Ele lamentava o momento em que a deixou ir, sofria pelo instante em que não fora capaz de ser suficiente, de preencher o vazio que uivava naquela alma insondável. Ela lamentava ter partido, amargava pelo seu estado líquido, impossível de ser contido ou de pertencer. Mas essa era a sua natureza, ele não a amaria se fosse diferente. As suas almas queimavam, e o gelo da noite era o seu único consolo.
Dante caminhava sem rumo, pedindo ao céu que desabasse, que o dissolvesse em água escura que se perderia no rio, sem memória, sem passado, sem dor. Agradecia o frio que invadia a sua pele, a sua carne, que lhe penetrava os ossos como agulhas de inverno. O beijo úmido do vento gelado anestesiava a sua angústia, mas não era suficiente. Em desespero, arrancou a sua camisa e lançou-a ao vento. Dante precisava do frio, do gelo, queria ser o próprio vento do norte.

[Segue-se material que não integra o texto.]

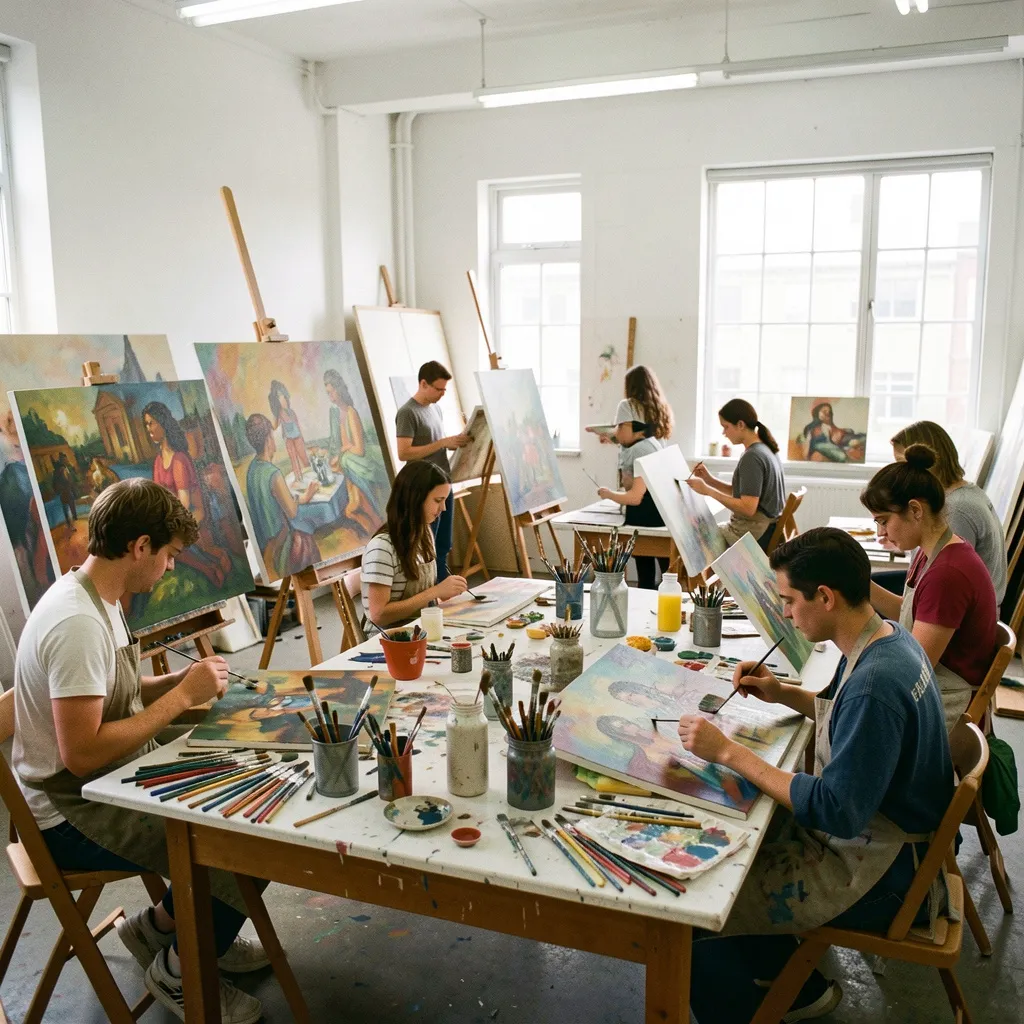 Advanced painting techniques and master studies course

Os olhos da cidade o observavam com indiferença, e Dante sentia-se um fantasma pálido que vagueava sem destino. Deu por si na ponte, aquela ponte. Caminhou pelo estreio passeio de pedra gasta sem olhar para baixo. Quando os passos foram suficientes, parou, encostou-se ao guarda-corpo e olhou para baixo. Havia ali um rio. E uma memória.